======== 발췌문 ========

AXI4-Lite는 다음과 같은 주요 특징이 있다.
- 독립적인 채널 구조: 주소(AR/AW), 데이터(W/R), 응답(B) 채널이 분리되어 병렬 처리가 가능.
- 단일 트랜잭션: Burst 전송을 지원하지 않음.
- 32비트 데이터 폭: 주소와 데이터는 기본적으로 32비트로 고정.
1. WRITE Transaction
위 다이어그램은 WRITE 트랜잭션에서 AW(Address Write), W(Write Data), B(Write Response) 채널 간의 핸드셰이크 의존성을 보여준다.
1) AW CHANNEL
- AWVALID → AWREADY:
AWVALID는 Master가 Slave에게 주소와 제어 정보를 보낼 준비가 되었음을 나타낸다.
Master에서 AWVALID가 HIGH일 때 Slave의 AWREADY가 응답하면 트랜잭션이 진행된다.

======== 연습 자료 ========

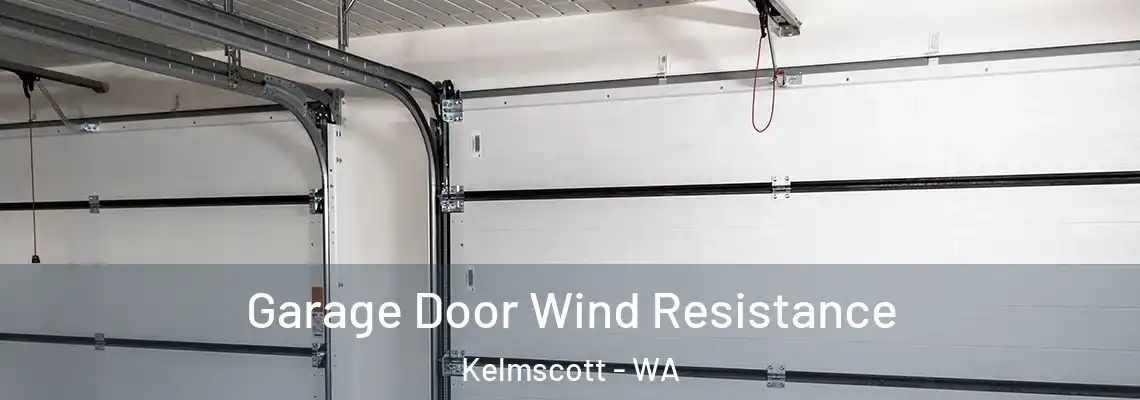  Garage Door Wind Resistance Kelmscott - WA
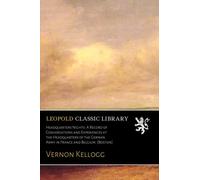 Headquarters Nights: A Record of Conversations and Experiences at the Headquarters of the German Army in France and Belgium. [Boston]
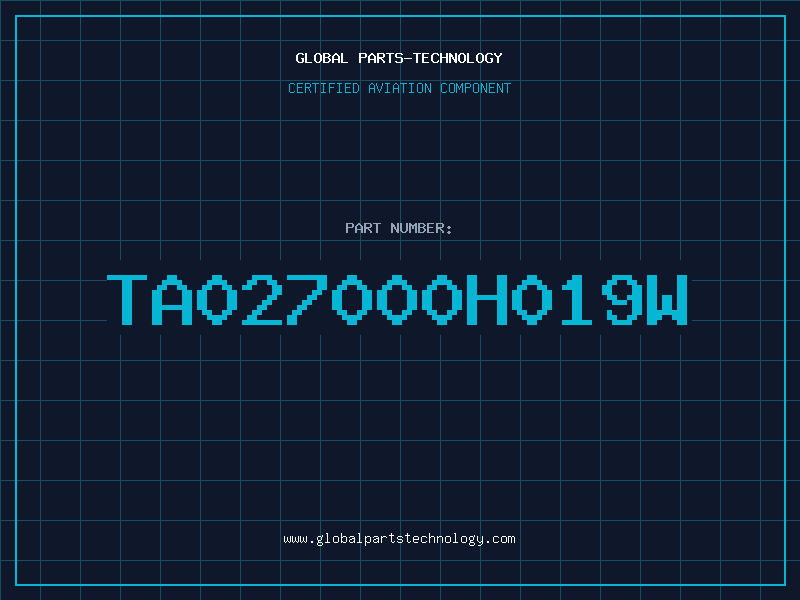 Aviation Part TA027000H019W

========

### 과제 내용
AXI4-Lite 설명글의 마지막 문장 바로 다음에 올 내용을 이어서 써 줄 수 있나요?

### 과제 답안
(1) AXI4 Lite Master
`timescale 1ns / 1ps
module AXI4_Lite_Master (
// Global Signals
input logic ACLK,
input logic ARESETn,
// WRITE Transaction, AW Channel
output logic [ 3:0] AWADDR,
output logic AWVALID,
input logic AWREADY,
// internal signals
input logic [ 3:0] addr,
input logic [31:0] wdata,
input logic write,
output logic [31:0] rdata,
input logic req,
output logic ack
);
// WRITE Transaction, AW Channel transfer
typedef enum {
AW_IDLE_S,
AW_VALID_S
} aw_state_e;
aw_state_e aw_state, aw_state_next;
always_ff @(posedge ACLK) begin
if (!ARESETn) begin
aw_state <= AW_IDLE_S;
end else begin
aw_state <= aw_state_next;
end
end
always_comb begin
aw_state_next = aw_state;
AWVALID = 1'b0;
AWADDR = addr;
case (aw_state)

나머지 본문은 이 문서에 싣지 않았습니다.